E pensa che ti ripensa, alla fine non ce l’ho fatta: non ho votato! Né a favore né contro. Ho lasciato che fossero altri a decidere sul contratto di governo. Ho lasciato spazio a quelli che sono convinti della giustezza del programma, della limpidezza dell’elaborato. Dalla lettura in sintesi pubblicata sul “blog delle stelle” si espongono trionfalisticamente temi già risolti, speranze già appagate. Ma se si legge per bene il documento, si avverte chiaramente che tutto il lavoro è una rete a maglie larghissime in cui ognuno dei due contraenti può fino all’ultimo tirare l’acqua al suo mulino, e minacciare di non assolvere il contratto nei punti di contesa.
L’accordo, che è nato per la necessità di esibire all’elettorato la volontà di governare – e per compiacerlo davvero si dovrà simmetricamente far mostra di essere fermi nelle proprie posizioni – è il luogo dove ognuno dei due partner cerca di combinare una formula che vincoli l’altro di fronte ai cittadini sul suo argomento prediletto. Insomma, una campagna elettorale fatta a due che possa creare all’altro l’inciampo, il tradimento manifesto del patto davanti al testimone elettore. Un’imboscata in cui sarà determinante la possibilità d’espressione, la propaganda. Con la conquista della Presidenza del Consiglio si occupa un’istituzione da cui è possibile dettare i tempi dei lavori, da cui si può fare pubblicità. La Lega ha un sedimentato tam tam di popolo che trasmette “l’idem sentire” da un posto all’altro delle città del nord, e forse, anche del resto d’Italia; il M5S ha il suo blog, i suoi social, l’enorme quantità di video e di cose scritte. Entrambi hanno i banchetti sotto i gazebo.
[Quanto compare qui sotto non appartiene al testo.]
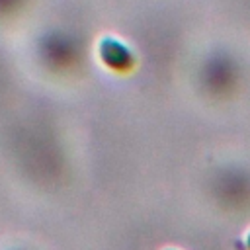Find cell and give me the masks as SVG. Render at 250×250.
<instances>
[{
  "instance_id": "obj_1",
  "label": "cell",
  "mask_w": 250,
  "mask_h": 250,
  "mask_svg": "<svg viewBox=\"0 0 250 250\" xmlns=\"http://www.w3.org/2000/svg\"><path fill=\"white\" fill-rule=\"evenodd\" d=\"M100 55H104L105 64H109L113 68H123V66L131 64L129 49L115 39H105L104 45H100Z\"/></svg>"
}]
</instances>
Ma questa volta farò il tifo da lontano. Non controfirmerò quest’accordo nord-sud, questa pacificazione sociale ricchi-poveri non si sa ancora a spese di chi. Non ce la faccio ad acconsentire personalmente a un programma che allontana l’obiettivo della politica dalla redistribuzione della ricchezza; non posso accettare una flat tax che regala 50 mld a potenti e benestanti, mentre ai miseri concede (se va bene) un paracadute di sopravvivenza di un paio d’anni. E sarà festa anche per la stampa di regime, che ha bombardato i timpani per anni con le coperture del reddito di cittadinanza, ma non farà lo stesso per il mancato gettito fiscale.
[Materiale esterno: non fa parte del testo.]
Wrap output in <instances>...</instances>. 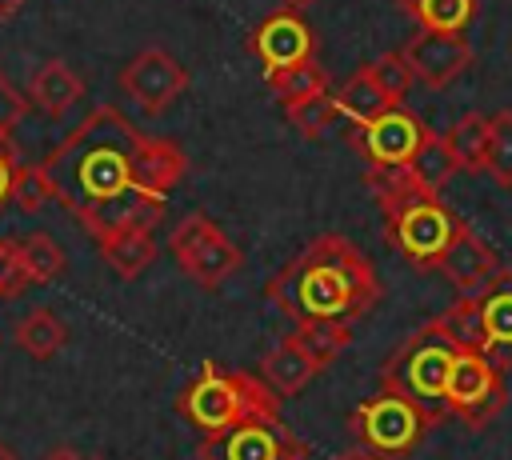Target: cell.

Il governo carioca (giallo-verde) probabilmente salperà – mi pare troppo tardi ormai per tornare indietro – ma sarà tormentato dallo squilibrio di propositi. Il Movimento 5 Stelle vivrà quest’esperienza come il culmine della sua vita politica, e non avrà bisogno di affannarsi a dimostrare una responsabilità che gli peserà come un macigno. La Lega, invece, darà mostra di essere portavoce di un popolo più vasto dei suoi attuali elettori e punterà a soffiare a tutti i costi i risultati al socio, senza caricarsi della responsabilità che opprime il Movimento. L’obiettivo di Salvini è ereditare l’elettorato di tutto il centro-destra che senza il “Rosatellum” sarebbe del tutto balcanizzata. Ecco, ciò che è stato accuratamente omesso dal contratto è un accordo su una legge elettorale che consenta a un solo gruppo di governare senza la necessità di contratti che ne corrompano la natura politica. E si spera che il M5S alla fine segua questa strada: si spera che abbia voglia di dimostrare che la sua è una battaglia di civiltà, una rivoluzione universale che non si faccia giudicare solo dal numero dei punti messi a segno, dal poco terreno rubato all’avversario.